Copies exécutoires REPUBLIQUE FRANCAISE

délivrées le : AU NOM DU PEUPLE FRANCAIS

COUR D'APPEL DE PARIS

Pôle 6 - Chambre 10

ARRET DU 25 MAI 2023

(n° , 1 pages)

Numéro d'inscription au répertoire général : N° RG 21/06047 - N° Portalis 35L7-V-B7F-CD7TH

Décision déférée à la Cour : Jugement du 18 Juin 2021 -Conseil de Prud'hommes - Formation paritaire de PARIS - RG n° 19/09601

APPELANTE

Madame [S] [N]

[Adresse 5]

[Localité 3]

Représentée par Me Xavier GERBAUD, avocat au barreau de PARIS, toque : C1890

INTIMEE

S.A.S.U. MARIONNAUD ESPACES

[Adresse 1]

[Localité 4]

Représentée par Me Anne VINCENT-IBARRONDO, avocat au barreau de PARIS

COMPOSITION DE LA COUR :

En application des dispositions des articles 805 et 907 du code de procédure civile, l'affaire a été débattue le 20 Février 2023, en audience publique, les avocats ne s'y étant pas opposés, devant Mme Carine SONNOIS, Présidente, chargée du rapport.

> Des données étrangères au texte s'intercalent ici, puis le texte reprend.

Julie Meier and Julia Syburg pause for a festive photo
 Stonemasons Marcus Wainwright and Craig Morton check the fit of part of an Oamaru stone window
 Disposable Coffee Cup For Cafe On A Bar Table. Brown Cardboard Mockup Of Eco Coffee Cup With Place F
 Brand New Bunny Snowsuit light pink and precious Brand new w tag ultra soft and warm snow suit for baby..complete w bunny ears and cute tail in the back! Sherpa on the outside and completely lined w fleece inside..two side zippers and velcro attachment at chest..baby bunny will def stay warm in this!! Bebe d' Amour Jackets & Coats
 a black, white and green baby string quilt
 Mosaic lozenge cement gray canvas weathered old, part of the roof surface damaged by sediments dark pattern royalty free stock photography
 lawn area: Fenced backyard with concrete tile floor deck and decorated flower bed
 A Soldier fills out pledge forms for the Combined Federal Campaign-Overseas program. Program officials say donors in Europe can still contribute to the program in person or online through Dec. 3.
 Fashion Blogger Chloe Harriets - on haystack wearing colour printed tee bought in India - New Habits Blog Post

Ce magistrat a rendu compte des plaidoiries dans le délibéré de la Cour, entendu en son rapport, composée de :

Monsieur Nicolas TRUC, Président de la chambre

Madame Mme Carine SONNOIS, Présidente de la chambre

Madame Gwenaelle LEDOIGT, Présidente de la chambre

Greffier : lors des débats : Mme Sonia BERKANE

ARRET :

- contradictoire

- mis à disposition de l'arrêt au greffe de la Cour, les parties en ayant été préalablement avisées dans les conditions prévues au deuxième alinéa de l'article 450 du code de procédure civile.

- signé par Madame Mme Carine SONNOIS, Présidente et par Sonia BERKANE, Greffière, à laquelle la minute de la décision a été remise par le magistrat signataire.

FAITS ET PROCÉDURE :

Mme [S] [N] a été engagée par contrat à durée déterminée du 1er décembre 1987 en qualité d'esthéticienne vendeuse au sein de la société Silver Moon.

A compter du 1er janvier 1988, Mme [S] [N] a été engagée en contrat à durée indéterminée.

A compter du 1er janvier 2006, le contrat de travail de Mme [S] [N] a été transféré à la société Marionnaud Lafayette.

Puis, à compter du 1er avril 2019, le contrat de Mme [S] [N] a été transféré à la société Marionnaud Espaces.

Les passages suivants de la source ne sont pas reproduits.